The Longest Journey by Bob Lucky

Selected for the 2023 Haiku North America Haibun Film Festival. Browse the other selections.

Pete Johnston’s other contribution to the festival, along with The Gone Missing. He says: “I loved reading through the haibun, a format that was new to me, and I was immediately struck by these two poems because I could think of a way in. I have a large collection of train video from my personal archive, from different journeys I’ve taken—on the east coast and through the UK, and any time I get to use my vast collection of largely useless video I will jump at it. I just loved the sardonic tone in Bob’s work—it put a smile on my face and I loved working with the words and images to create the piece.”

Jane Glennie: “Great audio reading of the text and careful typography of the haiku text on screen.

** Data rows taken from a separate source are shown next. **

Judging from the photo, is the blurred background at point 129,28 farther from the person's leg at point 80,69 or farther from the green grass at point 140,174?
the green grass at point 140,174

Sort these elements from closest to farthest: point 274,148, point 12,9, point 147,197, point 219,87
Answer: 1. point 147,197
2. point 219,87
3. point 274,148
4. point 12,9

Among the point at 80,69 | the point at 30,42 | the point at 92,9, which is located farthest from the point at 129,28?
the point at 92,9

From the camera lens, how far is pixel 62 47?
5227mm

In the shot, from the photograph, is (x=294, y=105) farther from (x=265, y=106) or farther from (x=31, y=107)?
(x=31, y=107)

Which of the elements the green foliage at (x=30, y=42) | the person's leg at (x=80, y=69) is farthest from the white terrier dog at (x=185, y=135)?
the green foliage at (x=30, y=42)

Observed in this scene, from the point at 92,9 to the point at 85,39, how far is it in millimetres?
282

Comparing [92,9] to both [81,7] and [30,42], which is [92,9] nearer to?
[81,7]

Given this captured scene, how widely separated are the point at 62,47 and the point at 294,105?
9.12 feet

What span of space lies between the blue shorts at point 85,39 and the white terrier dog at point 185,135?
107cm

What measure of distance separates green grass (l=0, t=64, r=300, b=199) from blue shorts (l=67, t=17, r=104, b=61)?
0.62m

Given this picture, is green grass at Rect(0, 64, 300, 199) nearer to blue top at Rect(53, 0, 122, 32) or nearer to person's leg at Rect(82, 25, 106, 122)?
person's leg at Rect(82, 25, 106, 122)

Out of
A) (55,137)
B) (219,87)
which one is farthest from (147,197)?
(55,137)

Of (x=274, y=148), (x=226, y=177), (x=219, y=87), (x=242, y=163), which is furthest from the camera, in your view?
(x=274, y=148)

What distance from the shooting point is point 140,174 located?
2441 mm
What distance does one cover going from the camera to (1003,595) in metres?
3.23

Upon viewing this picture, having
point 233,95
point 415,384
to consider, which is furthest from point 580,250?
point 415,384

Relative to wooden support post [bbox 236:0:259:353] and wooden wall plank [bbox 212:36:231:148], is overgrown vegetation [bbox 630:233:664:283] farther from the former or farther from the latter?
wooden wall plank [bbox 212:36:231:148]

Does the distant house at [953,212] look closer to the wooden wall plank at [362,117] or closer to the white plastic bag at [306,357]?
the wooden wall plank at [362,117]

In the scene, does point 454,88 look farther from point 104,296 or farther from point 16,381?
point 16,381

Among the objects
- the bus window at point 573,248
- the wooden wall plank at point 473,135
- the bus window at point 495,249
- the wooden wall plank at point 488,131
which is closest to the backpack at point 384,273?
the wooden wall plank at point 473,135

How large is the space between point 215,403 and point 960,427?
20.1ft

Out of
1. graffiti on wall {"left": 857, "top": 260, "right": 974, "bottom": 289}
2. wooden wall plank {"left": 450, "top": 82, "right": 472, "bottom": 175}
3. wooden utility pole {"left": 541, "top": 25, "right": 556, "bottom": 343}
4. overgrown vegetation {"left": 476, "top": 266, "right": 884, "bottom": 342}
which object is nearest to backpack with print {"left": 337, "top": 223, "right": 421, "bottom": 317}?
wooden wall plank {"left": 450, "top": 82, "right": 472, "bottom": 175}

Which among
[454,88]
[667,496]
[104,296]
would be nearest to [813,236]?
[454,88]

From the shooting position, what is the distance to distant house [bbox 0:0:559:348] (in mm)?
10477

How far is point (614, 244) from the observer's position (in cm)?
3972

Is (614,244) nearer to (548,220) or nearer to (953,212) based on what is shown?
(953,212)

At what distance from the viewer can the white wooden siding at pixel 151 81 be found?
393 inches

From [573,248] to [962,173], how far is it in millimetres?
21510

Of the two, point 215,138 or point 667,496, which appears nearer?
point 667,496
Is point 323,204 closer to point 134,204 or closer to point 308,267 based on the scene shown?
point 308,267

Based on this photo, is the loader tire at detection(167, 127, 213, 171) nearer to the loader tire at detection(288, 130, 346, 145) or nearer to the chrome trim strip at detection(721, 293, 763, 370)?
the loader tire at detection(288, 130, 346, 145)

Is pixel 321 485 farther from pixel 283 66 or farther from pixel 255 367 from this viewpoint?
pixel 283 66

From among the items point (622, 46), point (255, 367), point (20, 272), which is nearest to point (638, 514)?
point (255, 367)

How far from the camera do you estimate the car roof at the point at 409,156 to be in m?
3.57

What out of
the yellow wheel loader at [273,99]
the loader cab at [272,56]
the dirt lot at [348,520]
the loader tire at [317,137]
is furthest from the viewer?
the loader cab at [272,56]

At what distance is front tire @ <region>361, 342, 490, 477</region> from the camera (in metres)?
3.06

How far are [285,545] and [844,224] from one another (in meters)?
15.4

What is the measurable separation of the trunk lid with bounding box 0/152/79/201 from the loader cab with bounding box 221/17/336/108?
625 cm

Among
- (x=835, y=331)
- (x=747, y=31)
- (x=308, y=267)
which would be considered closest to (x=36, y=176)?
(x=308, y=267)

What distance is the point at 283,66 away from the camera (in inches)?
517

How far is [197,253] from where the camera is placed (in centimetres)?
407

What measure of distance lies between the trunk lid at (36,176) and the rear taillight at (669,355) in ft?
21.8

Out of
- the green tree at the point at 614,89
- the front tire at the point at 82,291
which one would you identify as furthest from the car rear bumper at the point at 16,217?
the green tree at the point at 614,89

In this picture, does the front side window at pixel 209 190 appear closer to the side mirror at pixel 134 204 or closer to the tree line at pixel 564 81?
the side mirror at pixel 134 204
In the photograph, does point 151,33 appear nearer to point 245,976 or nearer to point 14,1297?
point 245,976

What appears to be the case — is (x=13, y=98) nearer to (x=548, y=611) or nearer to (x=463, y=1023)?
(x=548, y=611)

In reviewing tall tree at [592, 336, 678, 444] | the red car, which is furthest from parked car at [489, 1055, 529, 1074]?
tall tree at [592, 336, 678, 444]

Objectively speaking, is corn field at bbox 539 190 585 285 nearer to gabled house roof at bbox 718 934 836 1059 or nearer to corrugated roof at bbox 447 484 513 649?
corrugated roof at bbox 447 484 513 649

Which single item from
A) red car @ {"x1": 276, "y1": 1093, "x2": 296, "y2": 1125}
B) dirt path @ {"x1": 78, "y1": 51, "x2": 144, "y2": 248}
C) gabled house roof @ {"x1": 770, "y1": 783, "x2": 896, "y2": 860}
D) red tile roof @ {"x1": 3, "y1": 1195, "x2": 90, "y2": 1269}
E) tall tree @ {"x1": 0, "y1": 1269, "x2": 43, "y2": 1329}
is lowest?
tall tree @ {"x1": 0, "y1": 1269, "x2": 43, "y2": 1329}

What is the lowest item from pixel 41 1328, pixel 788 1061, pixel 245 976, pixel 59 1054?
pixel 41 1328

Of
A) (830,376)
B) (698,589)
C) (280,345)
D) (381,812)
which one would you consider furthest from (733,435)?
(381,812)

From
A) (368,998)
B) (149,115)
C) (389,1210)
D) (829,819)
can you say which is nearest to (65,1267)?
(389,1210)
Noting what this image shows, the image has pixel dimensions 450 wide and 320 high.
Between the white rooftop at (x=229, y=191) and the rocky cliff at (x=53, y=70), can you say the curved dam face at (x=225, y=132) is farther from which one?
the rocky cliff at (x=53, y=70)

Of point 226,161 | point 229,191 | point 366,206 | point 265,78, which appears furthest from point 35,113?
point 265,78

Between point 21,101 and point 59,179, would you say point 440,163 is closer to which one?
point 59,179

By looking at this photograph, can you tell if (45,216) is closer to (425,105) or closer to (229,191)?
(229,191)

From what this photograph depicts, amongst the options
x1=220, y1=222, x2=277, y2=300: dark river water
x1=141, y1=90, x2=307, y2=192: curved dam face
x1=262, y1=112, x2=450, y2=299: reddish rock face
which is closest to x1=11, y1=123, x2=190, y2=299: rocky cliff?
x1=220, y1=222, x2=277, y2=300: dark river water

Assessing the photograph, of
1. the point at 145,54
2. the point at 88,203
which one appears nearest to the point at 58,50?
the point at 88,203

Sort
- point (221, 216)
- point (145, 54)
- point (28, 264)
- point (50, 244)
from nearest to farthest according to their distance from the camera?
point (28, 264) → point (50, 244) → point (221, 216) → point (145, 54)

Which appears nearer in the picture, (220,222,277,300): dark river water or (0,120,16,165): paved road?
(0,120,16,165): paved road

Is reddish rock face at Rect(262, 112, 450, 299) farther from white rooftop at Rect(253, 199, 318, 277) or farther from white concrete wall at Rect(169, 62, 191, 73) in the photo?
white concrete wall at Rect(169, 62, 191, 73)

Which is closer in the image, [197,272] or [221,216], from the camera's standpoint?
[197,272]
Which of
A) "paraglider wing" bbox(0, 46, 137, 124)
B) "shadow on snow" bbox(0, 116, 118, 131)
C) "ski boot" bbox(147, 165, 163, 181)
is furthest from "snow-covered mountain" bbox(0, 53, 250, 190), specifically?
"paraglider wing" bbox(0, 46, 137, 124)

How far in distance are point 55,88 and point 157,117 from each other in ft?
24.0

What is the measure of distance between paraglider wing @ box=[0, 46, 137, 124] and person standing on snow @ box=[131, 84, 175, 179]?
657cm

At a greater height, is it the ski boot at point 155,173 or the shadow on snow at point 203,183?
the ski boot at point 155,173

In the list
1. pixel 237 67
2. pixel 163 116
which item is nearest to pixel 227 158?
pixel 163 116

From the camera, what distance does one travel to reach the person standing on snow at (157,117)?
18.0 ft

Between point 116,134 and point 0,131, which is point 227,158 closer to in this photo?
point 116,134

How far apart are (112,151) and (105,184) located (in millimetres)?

Good positioning and delicate without needing extra help to be legible against the background.”

Bob Lucky is the author of Ethiopian Time (Red Bird Chapbooks, 2014), Conversation Starters in a Language No One Speaks (SurVision Books, 2018), and My Thology: Not Always True But Always Truth (Cyberwit, 2019). His work has appeared in Rattle, MacQueen’s Quinterly, Otoliths, Die Leere Mitte, SurVision Magazine, and other journals. He lives in Portugal.